WORK INSTRUCTIONS: Please arrange all the entries below as a numbered list, leaving out any blank lines.

RECORDS PROVIDED:
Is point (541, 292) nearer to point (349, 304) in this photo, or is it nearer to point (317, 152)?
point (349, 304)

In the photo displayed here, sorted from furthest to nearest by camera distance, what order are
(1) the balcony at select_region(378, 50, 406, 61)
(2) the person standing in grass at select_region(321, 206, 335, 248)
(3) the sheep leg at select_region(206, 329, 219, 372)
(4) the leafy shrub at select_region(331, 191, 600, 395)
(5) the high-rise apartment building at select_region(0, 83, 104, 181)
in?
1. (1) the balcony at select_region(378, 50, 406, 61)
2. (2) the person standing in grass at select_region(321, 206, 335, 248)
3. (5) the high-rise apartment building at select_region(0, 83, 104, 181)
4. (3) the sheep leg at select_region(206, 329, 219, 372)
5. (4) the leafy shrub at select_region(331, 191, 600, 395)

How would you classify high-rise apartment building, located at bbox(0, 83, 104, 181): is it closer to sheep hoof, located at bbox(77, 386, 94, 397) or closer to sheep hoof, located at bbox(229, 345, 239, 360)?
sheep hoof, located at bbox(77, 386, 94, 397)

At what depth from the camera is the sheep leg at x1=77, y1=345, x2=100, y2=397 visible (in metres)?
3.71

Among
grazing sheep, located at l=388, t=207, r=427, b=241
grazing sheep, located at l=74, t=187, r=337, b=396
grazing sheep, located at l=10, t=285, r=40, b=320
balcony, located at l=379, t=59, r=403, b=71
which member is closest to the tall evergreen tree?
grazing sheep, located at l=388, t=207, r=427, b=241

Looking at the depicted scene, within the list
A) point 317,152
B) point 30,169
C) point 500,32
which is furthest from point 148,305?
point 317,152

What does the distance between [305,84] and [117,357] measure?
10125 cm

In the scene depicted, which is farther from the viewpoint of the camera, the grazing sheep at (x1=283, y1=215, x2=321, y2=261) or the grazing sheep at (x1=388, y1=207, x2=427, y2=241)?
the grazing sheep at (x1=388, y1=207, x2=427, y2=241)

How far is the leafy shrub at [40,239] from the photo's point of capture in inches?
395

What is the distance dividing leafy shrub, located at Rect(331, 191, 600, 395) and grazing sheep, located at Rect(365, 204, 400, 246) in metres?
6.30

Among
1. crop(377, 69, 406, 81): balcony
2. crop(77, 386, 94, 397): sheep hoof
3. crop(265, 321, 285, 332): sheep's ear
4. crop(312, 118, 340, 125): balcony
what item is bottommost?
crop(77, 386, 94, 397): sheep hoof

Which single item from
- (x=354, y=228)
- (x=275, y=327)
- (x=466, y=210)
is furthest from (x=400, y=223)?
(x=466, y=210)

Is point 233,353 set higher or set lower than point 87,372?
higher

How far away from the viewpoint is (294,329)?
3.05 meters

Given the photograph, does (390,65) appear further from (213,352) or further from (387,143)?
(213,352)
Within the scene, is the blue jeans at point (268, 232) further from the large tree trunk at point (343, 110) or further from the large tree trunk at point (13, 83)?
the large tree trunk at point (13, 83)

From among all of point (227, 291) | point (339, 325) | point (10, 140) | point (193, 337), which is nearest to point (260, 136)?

SOLUTION FOR THIS TASK:
1. Is point (541, 292) nearer to point (349, 304) in this photo, or is it nearer to point (317, 152)?
2. point (349, 304)
3. In the photo displayed here, sorted from furthest to nearest by camera distance, what order are
4. (1) the balcony at select_region(378, 50, 406, 61)
5. (2) the person standing in grass at select_region(321, 206, 335, 248)
6. (3) the sheep leg at select_region(206, 329, 219, 372)
7. (4) the leafy shrub at select_region(331, 191, 600, 395)
8. (5) the high-rise apartment building at select_region(0, 83, 104, 181)
9. in?
10. 1. (1) the balcony at select_region(378, 50, 406, 61)
11. 2. (2) the person standing in grass at select_region(321, 206, 335, 248)
12. 3. (5) the high-rise apartment building at select_region(0, 83, 104, 181)
13. 4. (3) the sheep leg at select_region(206, 329, 219, 372)
14. 5. (4) the leafy shrub at select_region(331, 191, 600, 395)
15. How would you classify high-rise apartment building, located at bbox(0, 83, 104, 181): is it closer to sheep hoof, located at bbox(77, 386, 94, 397) or closer to sheep hoof, located at bbox(229, 345, 239, 360)?
16. sheep hoof, located at bbox(77, 386, 94, 397)
17. At what depth from the camera is the sheep leg at x1=77, y1=345, x2=100, y2=397 visible (in metres)?
18. 3.71
19. Among
20. grazing sheep, located at l=388, t=207, r=427, b=241
21. grazing sheep, located at l=74, t=187, r=337, b=396
22. grazing sheep, located at l=10, t=285, r=40, b=320
23. balcony, located at l=379, t=59, r=403, b=71
24. which member is closest to the tall evergreen tree?
25. grazing sheep, located at l=388, t=207, r=427, b=241
26. Looking at the depicted scene, within the list
27. A) point 317,152
28. B) point 30,169
29. C) point 500,32
30. which is furthest from point 148,305?
31. point 317,152
32. What does the distance between [305,84] and [117,357] measure?
33. 10125 cm
34. In the scene depicted, which is farther from the viewpoint of the camera, the grazing sheep at (x1=283, y1=215, x2=321, y2=261) or the grazing sheep at (x1=388, y1=207, x2=427, y2=241)?
35. the grazing sheep at (x1=388, y1=207, x2=427, y2=241)
36. How far is the leafy shrub at [40,239] from the photo's point of capture in inches?
37. 395
38. What is the distance dividing leafy shrub, located at Rect(331, 191, 600, 395) and grazing sheep, located at Rect(365, 204, 400, 246) in metres?
39. 6.30
40. Among
41. 1. crop(377, 69, 406, 81): balcony
42. 2. crop(77, 386, 94, 397): sheep hoof
43. 3. crop(265, 321, 285, 332): sheep's ear
44. 4. crop(312, 118, 340, 125): balcony
45. what item is bottommost?
46. crop(77, 386, 94, 397): sheep hoof
47. Which single item from
48. - (x=354, y=228)
49. - (x=275, y=327)
50. - (x=466, y=210)
51. is furthest from (x=400, y=223)?
52. (x=466, y=210)
53. Is point 233,353 set higher or set lower than point 87,372?
54. higher
55. How far away from the viewpoint is (294,329)?
56. 3.05 meters
57. Given the photograph, does (390,65) appear further from (213,352) or further from (387,143)?
58. (213,352)
59. Within the scene, is the blue jeans at point (268, 232) further from the large tree trunk at point (343, 110) or further from the large tree trunk at point (13, 83)?
60. the large tree trunk at point (13, 83)
61. From among all of point (227, 291) | point (339, 325) | point (10, 140) | point (193, 337), which is nearest to point (260, 136)?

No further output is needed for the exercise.